**ASSIGNMENT:**
Answer these from the text on INEC's voters' register:
(a) How many underage persons did INEC's committee find in the register after the Kano election?
(b) Since what year have the politicians been using the voters' register to get elected?
(c) In which state was the APC party secretariat vandalized on the eve of the ward elections?

━━━ PAGE EXCERPT

But we shouldn’t be surprised. Nigerian politicians are a strange lot.

As 2019 approaches in earnest, one is not surprised that the politicians are at it again through attempts to tar INEC with the all familiar brush. Discredit the electoral institution by impugning the integrity of the voters’ register so that when they lose election next year, it would be easier to blame INEC and an already condemned voters’ register.

Are there truly cases of underage voters in INEC’s register? Yes, of course.

Even INEC itself has owned up as much. Its committee’s report after the Kano election stated that after the committee carried out random manual checks of six local government areas with a total of 1,237 polling units and 693,935 voters, it discovered about 2,941 underage persons in the register, representing about 0.42 percent of the total figure.

But these desperate attempts to make us all believe that the same voters’ register they’ve been using to get elected since 2011 is now a problem should be seen for what it truly is: A grand act of mischief.

You see, the Nigerian politicians are like your everyday coward; they would always need someone else to blame every of their self-inflicted problems on.

Just look at what happened over the weekend in Ekiti State during the APC primaries. Look at all the ugly stories emerging from the state congresses of the same ruling party. From Rivers State, where APC’s party secretariat was vandalised on the eve of the ward elections, allegedly as a fallout of the needless feud between the minister of transport, Rotimi Amaechi and Magnus Abe, to Taraba, where police had to shoot indiscriminately into the air to disperse hoodlums, the stories were the same wherever you went – violence, and violence and even more violence.

━━━━━━
━━━ SOURCE MATERIAL

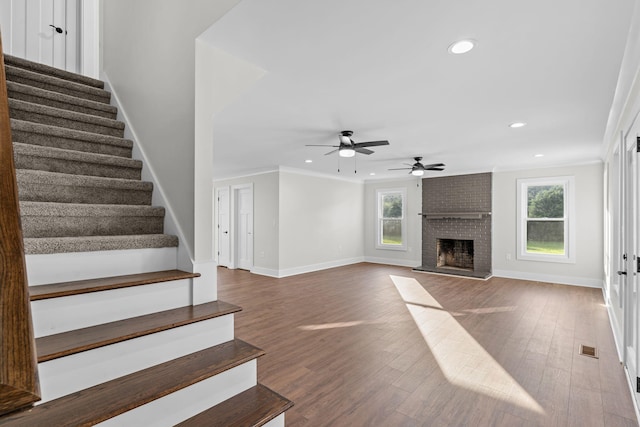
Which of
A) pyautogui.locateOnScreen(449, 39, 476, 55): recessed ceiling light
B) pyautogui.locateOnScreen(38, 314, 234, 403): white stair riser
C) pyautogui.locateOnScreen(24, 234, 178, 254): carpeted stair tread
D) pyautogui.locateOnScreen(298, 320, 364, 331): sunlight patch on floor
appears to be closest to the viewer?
pyautogui.locateOnScreen(38, 314, 234, 403): white stair riser

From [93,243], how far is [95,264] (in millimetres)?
118

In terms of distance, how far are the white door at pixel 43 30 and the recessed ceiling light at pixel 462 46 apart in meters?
4.49

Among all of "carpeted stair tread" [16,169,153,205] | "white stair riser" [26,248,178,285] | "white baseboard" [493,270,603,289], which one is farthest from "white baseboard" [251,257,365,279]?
"white stair riser" [26,248,178,285]

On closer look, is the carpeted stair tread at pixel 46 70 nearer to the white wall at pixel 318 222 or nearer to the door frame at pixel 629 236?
the white wall at pixel 318 222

━━━━━━

**WRITTEN RESPONSE:**
(a) About 2,941, roughly 0.42 percent of the total.
(b) 2011.
(c) Rivers State.